» **Data for processing**:
--- Begin ---

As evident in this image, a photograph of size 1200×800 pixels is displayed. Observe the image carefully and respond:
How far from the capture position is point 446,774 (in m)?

--- End ---
--- Begin ---

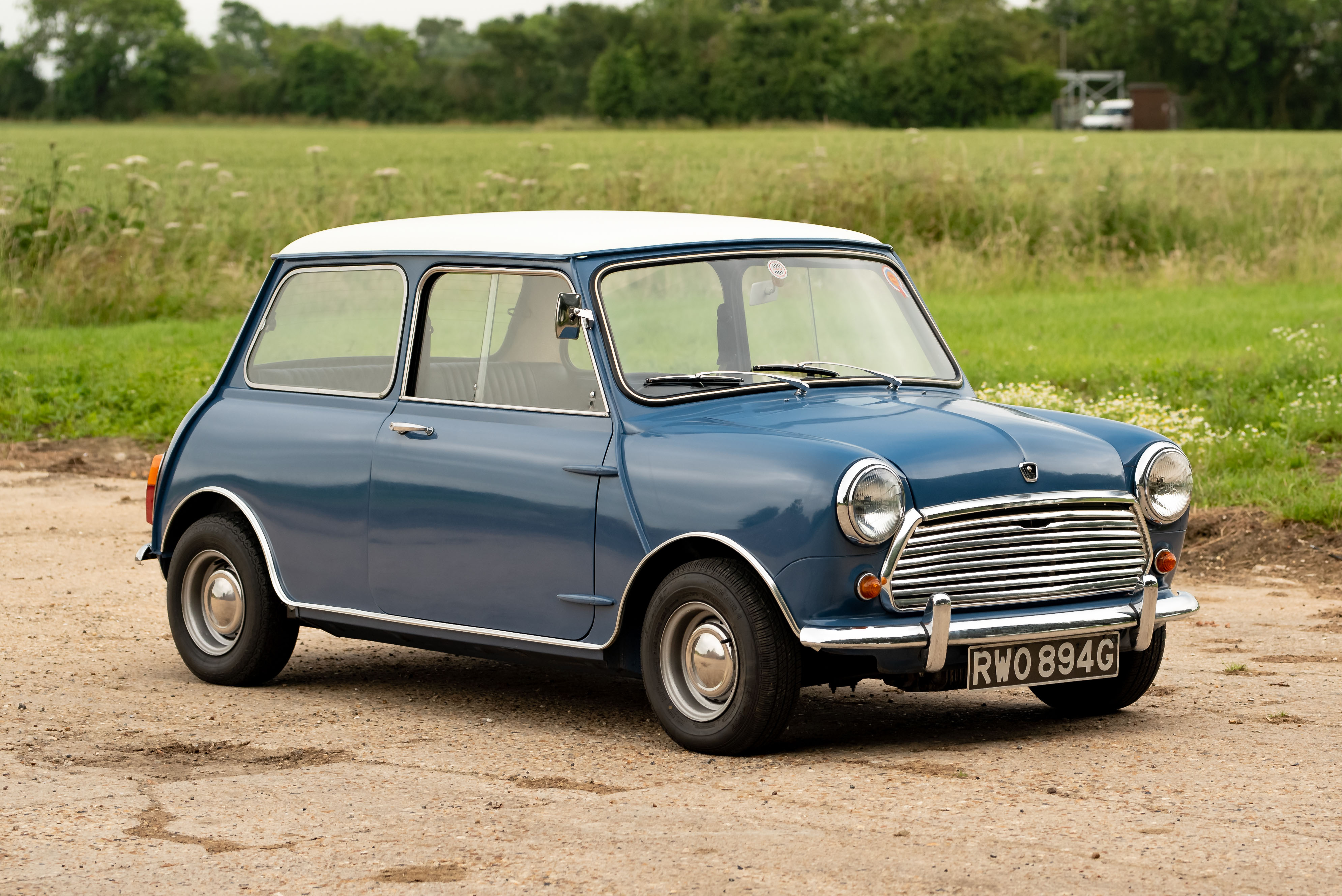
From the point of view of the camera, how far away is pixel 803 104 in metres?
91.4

--- End ---
--- Begin ---

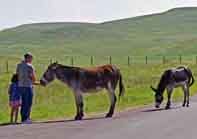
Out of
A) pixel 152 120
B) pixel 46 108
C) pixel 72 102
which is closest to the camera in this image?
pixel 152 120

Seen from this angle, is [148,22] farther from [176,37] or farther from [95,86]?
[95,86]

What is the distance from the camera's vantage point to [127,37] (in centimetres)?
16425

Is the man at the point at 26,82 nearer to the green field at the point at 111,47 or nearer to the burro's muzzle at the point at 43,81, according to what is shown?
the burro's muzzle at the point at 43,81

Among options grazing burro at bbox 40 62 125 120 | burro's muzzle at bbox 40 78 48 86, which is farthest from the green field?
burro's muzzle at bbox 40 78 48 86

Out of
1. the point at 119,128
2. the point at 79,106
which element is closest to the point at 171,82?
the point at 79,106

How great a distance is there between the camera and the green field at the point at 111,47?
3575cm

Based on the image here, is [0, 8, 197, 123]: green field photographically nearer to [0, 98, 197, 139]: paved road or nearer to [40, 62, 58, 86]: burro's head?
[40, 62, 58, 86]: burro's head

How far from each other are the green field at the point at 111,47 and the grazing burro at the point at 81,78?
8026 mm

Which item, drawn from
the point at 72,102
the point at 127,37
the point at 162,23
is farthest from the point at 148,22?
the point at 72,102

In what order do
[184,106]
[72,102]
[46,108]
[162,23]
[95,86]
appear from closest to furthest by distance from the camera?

--- End ---

» **Task prompt**: Reproduce the listing from the line with "How far from each" to the line with "appear from closest", swapping "grazing burro" for "grazing donkey" and leaving everything else unchanged.

» **Solution to this task**:
How far from each other are the green field at the point at 111,47 and the grazing donkey at the point at 81,78?
8026 mm

Which item, drawn from
the point at 72,102
the point at 127,37
the point at 162,23
is farthest from the point at 148,22?
the point at 72,102

In what order do
[184,106]
[72,102]
[46,108]
[162,23]
[95,86]
appear from closest to furthest by distance from the camera?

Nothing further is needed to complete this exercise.